-- BEGIN Text provided --
[-empyre-] animation and gender

Julian Oliver julian at selectparks.net
Tue Mar 2 06:21:08 EST 2010


Hi, 

..on Mon, Mar 01, 2010 at 10:25:20AM -0500, Renate Ferro wrote:
> 
> Chris thanks for the list of animators below.  There is something that I
> have been very curious about since we began this whole discussion now
> about a month ago.  I was on a site (and I'm not sure which one it was)
> that was discussing the lack of female animators in the field.  The
> distinction was that many female animators who are working tend to do more
> documentary, self help animations.  Their observation was that most women
> artists instead tended to be drawn towards manipulated, experimental
> cinema and video and not straight animation. (Perhaps we need to extend
> the whole notion of animation via the fuzziness that Suzanne alluded to
> early on!) Additionally, Mary Flanagan was here at Cornell a few weeks ago
> and in a public lecture commented on the overwhelming lack of female
> gamers in the field as well.

Mary has forever said this. I wonder if her statistics aren't a little old?

"According to the ESA, 38% of American videogame players and 48% of gaming
parents are women. In other countries such as Korea, statistics show as much as
69.5% of women are playing video games. Even so, women's interests continue to
be grossly under-represented, leaving women as single largest untapped market
segment in the gaming industry."

Link: http://www.womengamers.com/aboutus/

In the case of animation I know many computer-based female animators, albeit at
a loose count less than men. It'd be bold to say it's a male oriented field -
I've worked closely with animation departments and studios over the years and
have seen no evidence of discrimination as such. Correlation is not causation.

It would seem however that women are less often encouraged, at an early age, by
men and other women to engage in the kind of technical cultures and communities
that might lead to a choice to study digital animation.

Cheers,

-- 
Julian Oliver
home: New Zealand
based: Berlin, Germany 
currently: Berlin, Germany
about: http://julianoliver.com

> 
> 
> > Hi Richard, there are plenty of non-linear narrative animations, not too
> > many
> > feature ones, but then there are not all that many feature length
> > animations.
> > here are a few animators, off the top of my head, and the Quay's as well;
> > janie
> > Gieser. Lewis Klahr, Nancu Andrews, me Chris Sullivan, Jim Trainor, Simon
> > Pummel, Amy Kravitze, Karen Yasinsky, Lilli Carre, Patrick Smith, Don
> > Hertzfeld, Rose Bond, Joshua Mosely, Jim Duesing, Pritt Parn, Brent Green,
> > Piotr Dumala, and check out the nice work funded by the organization,
> > Animate
> > Projects, great british wonders. have a good night. Chris.
-- END Text provided --
In the post on animation and gender, what percentage of American videogame players does the quoted ESA figure say are women?
-- BEGIN Entries --
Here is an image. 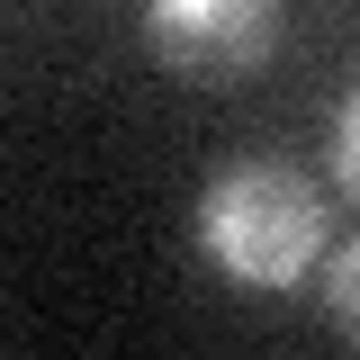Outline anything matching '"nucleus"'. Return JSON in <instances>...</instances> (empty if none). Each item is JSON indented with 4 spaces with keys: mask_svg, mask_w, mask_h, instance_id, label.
Wrapping results in <instances>:
<instances>
[{
    "mask_svg": "<svg viewBox=\"0 0 360 360\" xmlns=\"http://www.w3.org/2000/svg\"><path fill=\"white\" fill-rule=\"evenodd\" d=\"M198 252L243 288H297L324 262V189L297 162H225L198 189Z\"/></svg>",
    "mask_w": 360,
    "mask_h": 360,
    "instance_id": "obj_1",
    "label": "nucleus"
},
{
    "mask_svg": "<svg viewBox=\"0 0 360 360\" xmlns=\"http://www.w3.org/2000/svg\"><path fill=\"white\" fill-rule=\"evenodd\" d=\"M144 37L189 82H234V72L270 63L279 0H144Z\"/></svg>",
    "mask_w": 360,
    "mask_h": 360,
    "instance_id": "obj_2",
    "label": "nucleus"
},
{
    "mask_svg": "<svg viewBox=\"0 0 360 360\" xmlns=\"http://www.w3.org/2000/svg\"><path fill=\"white\" fill-rule=\"evenodd\" d=\"M324 315H333L342 342H360V243H342V252L324 262Z\"/></svg>",
    "mask_w": 360,
    "mask_h": 360,
    "instance_id": "obj_3",
    "label": "nucleus"
},
{
    "mask_svg": "<svg viewBox=\"0 0 360 360\" xmlns=\"http://www.w3.org/2000/svg\"><path fill=\"white\" fill-rule=\"evenodd\" d=\"M333 180L360 198V82L342 90V108H333Z\"/></svg>",
    "mask_w": 360,
    "mask_h": 360,
    "instance_id": "obj_4",
    "label": "nucleus"
}]
</instances>
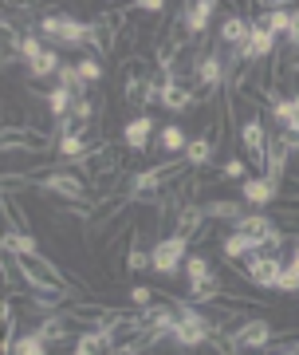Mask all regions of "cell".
-- END Entries --
**Answer to the exercise**
38%